6 sex positions that everyone secretly hates!
1. sex in the shower
If you believe the erotic scenes from movies and TV, there's nothing hotter than sex in the shower. But the reality is like this: The shampoo runs into your eyes, you can hardly breathe through the water and you often choke on it. Then conventional shower cubicles are too narrow for sexual tricks - your partner can't lift you properly because you're all slippery from the soap. And then there's the constant risk of slipping! So fun is something else - no one is guaranteed to come!
The best sex positions: More fun with Kamasutra
2. sex on the beach
Sex scenes on the beach are almost even hotter - beautiful bodies rolling around tightly intertwined, glistening with sweat and arousal and gently lapped by the sea water ... oh! And that's where the problem lies. When the skin is wet, the sand really sticks in every crevice. And THAT feeling is anything but tingling! And if there's a good wave, it sweeps you right off the beach and you have to be careful not to drown. If you've been spared the sex accident, you still have to jump into the water afterwards if you don't want to go home breaded like a schnitzel. Here, too, the fun moment quickly reaches its limits!

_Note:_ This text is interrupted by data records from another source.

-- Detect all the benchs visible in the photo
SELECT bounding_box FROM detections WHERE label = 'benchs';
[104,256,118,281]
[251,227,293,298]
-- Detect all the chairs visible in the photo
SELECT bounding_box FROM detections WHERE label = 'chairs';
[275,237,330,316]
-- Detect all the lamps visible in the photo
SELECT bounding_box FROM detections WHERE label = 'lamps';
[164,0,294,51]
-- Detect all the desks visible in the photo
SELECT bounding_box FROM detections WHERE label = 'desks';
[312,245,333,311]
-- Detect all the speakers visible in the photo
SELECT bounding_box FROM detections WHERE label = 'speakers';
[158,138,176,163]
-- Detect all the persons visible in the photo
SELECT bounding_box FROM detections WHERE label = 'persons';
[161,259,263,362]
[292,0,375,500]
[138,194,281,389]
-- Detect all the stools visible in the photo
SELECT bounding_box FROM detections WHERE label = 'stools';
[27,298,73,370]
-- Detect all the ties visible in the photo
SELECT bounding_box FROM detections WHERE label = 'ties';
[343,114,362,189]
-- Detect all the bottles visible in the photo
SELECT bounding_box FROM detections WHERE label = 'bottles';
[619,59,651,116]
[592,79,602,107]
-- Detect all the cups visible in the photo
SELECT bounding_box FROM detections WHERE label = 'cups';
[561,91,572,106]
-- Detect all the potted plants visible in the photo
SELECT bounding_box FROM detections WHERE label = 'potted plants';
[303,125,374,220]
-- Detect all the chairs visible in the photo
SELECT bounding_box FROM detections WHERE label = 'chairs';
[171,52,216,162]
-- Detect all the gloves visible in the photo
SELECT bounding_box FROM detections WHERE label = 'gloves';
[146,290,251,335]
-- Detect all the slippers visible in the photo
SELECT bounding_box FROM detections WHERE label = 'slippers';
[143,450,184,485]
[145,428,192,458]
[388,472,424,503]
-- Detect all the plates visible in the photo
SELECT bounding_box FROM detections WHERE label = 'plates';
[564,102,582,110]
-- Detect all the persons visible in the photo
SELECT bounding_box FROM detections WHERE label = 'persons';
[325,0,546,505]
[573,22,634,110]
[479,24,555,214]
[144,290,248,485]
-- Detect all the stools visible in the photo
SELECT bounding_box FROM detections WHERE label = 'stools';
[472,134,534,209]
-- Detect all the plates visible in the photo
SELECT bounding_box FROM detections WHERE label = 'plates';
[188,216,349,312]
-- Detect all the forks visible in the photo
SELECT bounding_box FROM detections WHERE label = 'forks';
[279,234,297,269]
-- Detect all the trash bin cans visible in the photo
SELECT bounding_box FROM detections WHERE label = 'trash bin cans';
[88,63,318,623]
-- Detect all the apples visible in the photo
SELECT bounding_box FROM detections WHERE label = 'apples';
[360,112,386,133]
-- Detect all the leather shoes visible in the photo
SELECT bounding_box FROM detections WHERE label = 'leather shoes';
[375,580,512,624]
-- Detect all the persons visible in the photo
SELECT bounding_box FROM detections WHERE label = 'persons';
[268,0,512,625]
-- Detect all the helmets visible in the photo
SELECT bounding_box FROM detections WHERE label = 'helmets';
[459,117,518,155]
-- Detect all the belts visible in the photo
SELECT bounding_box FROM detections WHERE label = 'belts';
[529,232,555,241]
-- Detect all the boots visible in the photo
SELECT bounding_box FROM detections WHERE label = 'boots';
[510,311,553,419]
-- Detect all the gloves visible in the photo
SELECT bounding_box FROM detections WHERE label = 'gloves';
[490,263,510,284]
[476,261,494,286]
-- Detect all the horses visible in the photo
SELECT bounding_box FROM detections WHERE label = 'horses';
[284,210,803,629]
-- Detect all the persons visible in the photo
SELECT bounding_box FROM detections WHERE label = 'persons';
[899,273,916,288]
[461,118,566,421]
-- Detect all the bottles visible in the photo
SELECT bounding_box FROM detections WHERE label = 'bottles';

Our erotic story: Sex in the drive-in movie theater
3. sex in the car
We all remember the love scene in "Titanic": Leonardo DiCaprio and Kate Winslet in the car for the first time - the windows are steamed up, suddenly a hand is pressed against the side window ... There's no doubt that a couple are making love in the car. Unless you have an ultra-large car, the reality is somewhat different: She tries to hop on top of him and immediately has the steering wheel in the back. You'd almost have to be a member of Cirque du Soleil for such acrobatic feats and you shouldn't have an ounce too much on your ribs. Of course, you can also do it on the back seat - unfortunately, you can't push the seat far enough forward, so a taller man would have to cut himself in half for a passionate act. Otherwise you quickly reach your limits in terms of space. SHE, on the other hand, should be able to unscrew her legs so that she can survive the contortions relatively unscathed. Unfortunately, this sex position doesn't get a thumbs up either!
4. sex on the kitchen worktop
Ok, the sex itself can be quite exciting because it's very spontaneous and the passion is satisfied in a different place. If the kitchen is tidy, then there's nothing wrong with a little number on the worktop. If it's not, half a jam roll will be stuck to his bottom afterwards or the remains of a slice of cheese lying around - that's not so great. The risk of injury should also not be underestimated, as knives lying around, for example, are not to be trifled with. You should also make sure that the hob is switched off or does not come on during lovemaking. Nobody wants burnt buttocks either!
5. the 69 position
Everyone knows it and yes, everyone does it: The 69 position is a real classic among sex positions. But let's be honest - isn't it just totally impractical? Apart from the fact that it's totally uncomfortable, you can hardly relax in this position. After all, you have to concentrate on your partner as well as yourself. The result: in the end, no one really gets their money's worth. Great - so it's all for nothing again!
6. sex standing up
The position in which both of you are facing each other and she has to wrap one leg around you so that he can penetrate you better - yes, that's the salad. If you're not particularly fit or flexible, having sex standing up is totally exhausting. Especially if you can't put your leg down because you want to have spontaneous sex outdoors under a tree, for example, you're almost more focused on keeping it up somehow. You or the woman are no longer really focused on the task at hand. Not every man is able to penetrate well in this position if the legs are not spread properly. So it can be over before anything has started.